> Document section
++++++++++++++++++++

I often feel that I have not appropriately thanked my teachers and my ancestors in my haphazard writings. So I am beginning this post with a prayer to the Buddha(s) in their honor. If you’re interested, here is the Prayer of Confessions and Prostrations to the 35 Buddhas and a “shorter version”, the Sutra Illuminating the Darkness of the 10 Directions.
The lessons are coming hard-and-fast now. Things are speeding up. I know this experience isn’t unique to me. Maybe, as we crest our mid-40’s and start seeing our 60’s as nearer than our 20’s, we all start having this experience? Or is it that there is some sort of evolutionary imperative at work - subtle yet powerful forces churning and dancing just below the surface of our collective consciousness? Hmmmmmmmmm.
As I get older, the things that are most important to me – the things I hold most dear – are also the things that I am becoming more-and-more acutely aware of losing. I look at examples of the incomprehensible, complete lack of compassion or reverence for the lives of fellow human beings, animals, our Mother Earth – and I feel overwhelming sadness and pain. I feel inadequate to stop such things – to make any sort of difference – to contribute any sort of pure, authentic good to situations that seem completely devoid of it. This is darkness.

++++++++++++++++++++

Saved entries
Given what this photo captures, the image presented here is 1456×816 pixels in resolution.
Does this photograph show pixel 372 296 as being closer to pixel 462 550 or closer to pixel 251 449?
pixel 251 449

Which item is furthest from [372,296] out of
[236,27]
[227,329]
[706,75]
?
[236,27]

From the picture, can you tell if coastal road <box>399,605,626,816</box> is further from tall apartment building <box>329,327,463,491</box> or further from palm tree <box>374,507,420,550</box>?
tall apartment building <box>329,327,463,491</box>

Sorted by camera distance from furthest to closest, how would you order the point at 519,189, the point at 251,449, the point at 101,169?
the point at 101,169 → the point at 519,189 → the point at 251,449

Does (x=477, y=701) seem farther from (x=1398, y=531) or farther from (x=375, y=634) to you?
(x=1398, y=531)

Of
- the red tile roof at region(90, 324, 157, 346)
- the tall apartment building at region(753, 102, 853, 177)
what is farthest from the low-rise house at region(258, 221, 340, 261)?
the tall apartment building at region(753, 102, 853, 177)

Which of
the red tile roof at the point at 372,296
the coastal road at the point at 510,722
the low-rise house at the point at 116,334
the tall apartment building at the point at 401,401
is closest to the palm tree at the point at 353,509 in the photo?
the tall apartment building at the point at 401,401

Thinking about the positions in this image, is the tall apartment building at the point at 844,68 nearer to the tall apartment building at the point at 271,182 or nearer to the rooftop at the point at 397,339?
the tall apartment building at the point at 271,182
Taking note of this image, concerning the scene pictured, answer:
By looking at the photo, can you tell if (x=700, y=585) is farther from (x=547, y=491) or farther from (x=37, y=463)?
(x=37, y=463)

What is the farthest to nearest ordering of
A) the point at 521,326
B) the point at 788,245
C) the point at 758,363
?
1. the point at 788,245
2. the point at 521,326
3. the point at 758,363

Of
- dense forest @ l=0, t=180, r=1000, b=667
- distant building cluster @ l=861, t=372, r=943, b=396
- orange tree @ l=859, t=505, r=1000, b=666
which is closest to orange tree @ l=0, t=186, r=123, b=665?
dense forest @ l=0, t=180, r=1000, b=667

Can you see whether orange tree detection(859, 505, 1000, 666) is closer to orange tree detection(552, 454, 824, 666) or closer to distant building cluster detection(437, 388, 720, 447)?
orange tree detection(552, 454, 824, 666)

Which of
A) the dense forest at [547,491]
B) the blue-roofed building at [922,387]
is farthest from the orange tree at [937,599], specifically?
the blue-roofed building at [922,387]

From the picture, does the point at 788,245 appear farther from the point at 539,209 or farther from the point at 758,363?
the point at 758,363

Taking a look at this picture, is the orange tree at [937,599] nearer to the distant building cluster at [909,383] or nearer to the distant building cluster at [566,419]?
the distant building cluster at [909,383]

++++++++++++++++++++

> Work order 1
Extract the passage from the post on aging and loss that starts at "The lessons are" and ends at "collective consciousness? Hmmmmmmmmm.", copying it word for word.
> Work order 2
Extend the post on aging and loss, continuing on from its final sentence.

> Task answer 1
The lessons are coming hard-and-fast now. Things are speeding up. I know this experience isn’t unique to me. Maybe, as we crest our mid-40’s and start seeing our 60’s as nearer than our 20’s, we all start having this experience? Or is it that there is some sort of evolutionary imperative at work - subtle yet powerful forces churning and dancing just below the surface of our collective consciousness? Hmmmmmmmmm.

> Task answer 2
Carl Gustav Jung famously said, “Enlightenment is not imagining figures of light but making the darkness conscious.”
That’s what it feels like. That somehow, the things that I find so disheartening in the world are in fact reflections of an inner turmoil. And by my doing the hard work in trying to resolve this agitated state of being – this darkness - things may “change for the better” (I will develop the clarity of authentic perception), because I will have dismantled a very elaborate projector system – myself. Maybe it is because we are witnessing or experiencing such horrendous and appalling tragedy – on a magnitude like never before - on almost a daily basis – that it is further sign that the darkness is being brought to the surface to be somehow integrated? I feel this to be the case.
If I can completely honor and accept these feelings of utter helplessness, I will be able to move beyond them – and not be stuck in them (bless you Abdi Assadi). Only then will I be able to be fully present in the world in such a way that I am able to meaningfully contribute to this world and honorably, respectfully, and compassionately serve my fellow beings. It is only because of my teachers and ancestors, that I am able to begin to grasp this fundamental lesson.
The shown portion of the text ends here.